*지시*: 아래 데이터에서 "From what is" 문구가 들어 있는 줄부터 데이터 끝까지 양 끝을 포함해 한 줄당 문자열 하나로 JSON 목록에 넣으세요. 빈 줄은 빼고, 그림도 답에 넣지 마세요.

======== 데이터 행 ========

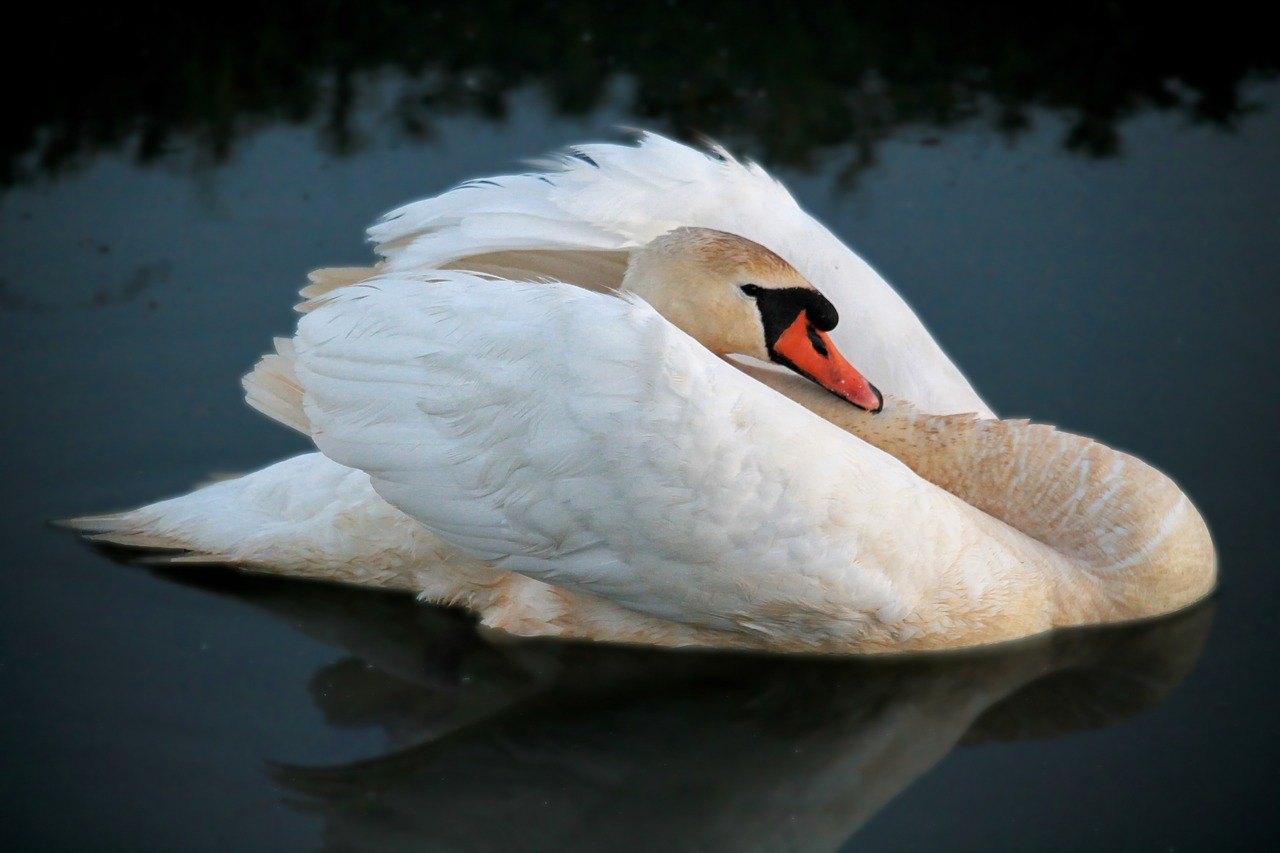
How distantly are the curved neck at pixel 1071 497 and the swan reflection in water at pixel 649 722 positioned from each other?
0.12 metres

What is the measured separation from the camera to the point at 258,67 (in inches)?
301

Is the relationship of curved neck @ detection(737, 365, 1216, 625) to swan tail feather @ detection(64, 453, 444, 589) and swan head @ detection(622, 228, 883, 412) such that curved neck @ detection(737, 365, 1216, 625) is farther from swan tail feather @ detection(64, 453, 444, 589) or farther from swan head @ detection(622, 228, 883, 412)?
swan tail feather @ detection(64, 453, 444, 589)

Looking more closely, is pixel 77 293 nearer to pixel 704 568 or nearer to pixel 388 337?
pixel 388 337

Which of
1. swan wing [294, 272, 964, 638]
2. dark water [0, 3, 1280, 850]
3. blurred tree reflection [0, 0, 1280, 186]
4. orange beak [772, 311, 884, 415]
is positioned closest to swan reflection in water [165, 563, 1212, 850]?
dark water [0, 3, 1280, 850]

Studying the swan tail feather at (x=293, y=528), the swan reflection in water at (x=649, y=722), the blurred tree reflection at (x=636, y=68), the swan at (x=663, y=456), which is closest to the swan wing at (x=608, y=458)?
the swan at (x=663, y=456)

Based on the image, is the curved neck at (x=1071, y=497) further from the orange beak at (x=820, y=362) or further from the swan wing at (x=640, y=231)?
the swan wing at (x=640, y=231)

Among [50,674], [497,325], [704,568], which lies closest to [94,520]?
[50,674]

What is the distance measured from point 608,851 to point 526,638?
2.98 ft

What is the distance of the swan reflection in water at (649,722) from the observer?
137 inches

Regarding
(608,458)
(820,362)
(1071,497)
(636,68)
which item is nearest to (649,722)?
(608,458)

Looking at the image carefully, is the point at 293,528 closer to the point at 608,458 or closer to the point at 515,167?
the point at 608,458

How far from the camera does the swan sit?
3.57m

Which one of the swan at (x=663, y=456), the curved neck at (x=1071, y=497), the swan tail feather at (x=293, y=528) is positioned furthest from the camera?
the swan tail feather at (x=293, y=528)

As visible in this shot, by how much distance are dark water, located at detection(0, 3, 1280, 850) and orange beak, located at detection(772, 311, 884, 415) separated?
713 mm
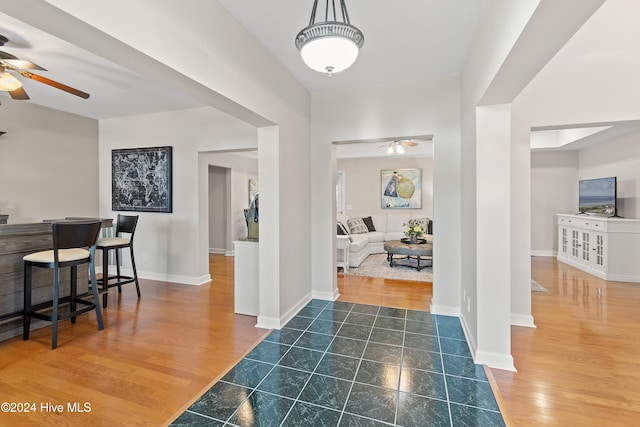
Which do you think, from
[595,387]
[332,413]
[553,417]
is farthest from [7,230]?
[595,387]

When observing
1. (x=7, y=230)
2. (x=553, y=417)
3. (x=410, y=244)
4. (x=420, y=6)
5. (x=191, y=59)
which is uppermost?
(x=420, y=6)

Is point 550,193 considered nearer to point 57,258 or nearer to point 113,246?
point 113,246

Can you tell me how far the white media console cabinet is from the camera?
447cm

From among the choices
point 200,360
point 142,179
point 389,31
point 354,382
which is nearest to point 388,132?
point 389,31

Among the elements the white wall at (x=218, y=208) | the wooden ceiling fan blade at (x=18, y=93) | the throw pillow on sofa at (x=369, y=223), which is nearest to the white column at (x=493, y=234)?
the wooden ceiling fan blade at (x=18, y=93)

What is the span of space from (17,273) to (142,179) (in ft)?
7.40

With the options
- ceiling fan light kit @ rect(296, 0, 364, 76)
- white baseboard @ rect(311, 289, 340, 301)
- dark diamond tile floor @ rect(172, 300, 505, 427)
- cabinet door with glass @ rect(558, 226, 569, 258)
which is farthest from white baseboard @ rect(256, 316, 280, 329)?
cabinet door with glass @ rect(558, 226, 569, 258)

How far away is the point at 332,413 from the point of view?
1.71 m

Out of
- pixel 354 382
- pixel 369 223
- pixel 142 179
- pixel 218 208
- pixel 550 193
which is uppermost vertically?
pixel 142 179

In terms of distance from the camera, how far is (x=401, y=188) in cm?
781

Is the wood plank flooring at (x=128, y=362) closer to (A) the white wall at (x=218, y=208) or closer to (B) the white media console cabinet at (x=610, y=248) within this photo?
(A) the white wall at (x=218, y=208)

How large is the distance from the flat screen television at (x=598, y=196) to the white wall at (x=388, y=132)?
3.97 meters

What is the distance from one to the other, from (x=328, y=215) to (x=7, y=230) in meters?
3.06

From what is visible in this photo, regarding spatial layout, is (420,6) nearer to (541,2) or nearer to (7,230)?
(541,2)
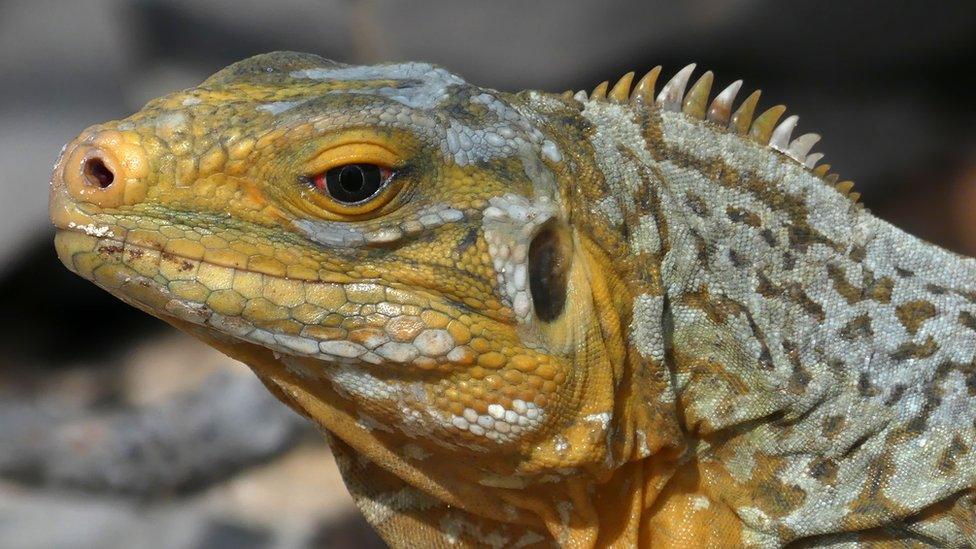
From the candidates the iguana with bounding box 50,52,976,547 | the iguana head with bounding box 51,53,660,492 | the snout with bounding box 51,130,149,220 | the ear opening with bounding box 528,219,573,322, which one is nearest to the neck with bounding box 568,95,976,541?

========

*출력 결과*:
[
  "From what is visible in this photo, regarding spatial layout, is (420,6) nearer to (541,2) or nearer to (7,230)?",
  "(541,2)",
  "From the candidates the iguana with bounding box 50,52,976,547 | the iguana head with bounding box 51,53,660,492 | the snout with bounding box 51,130,149,220 | the ear opening with bounding box 528,219,573,322, which one is nearest to the neck with bounding box 568,95,976,541?"
]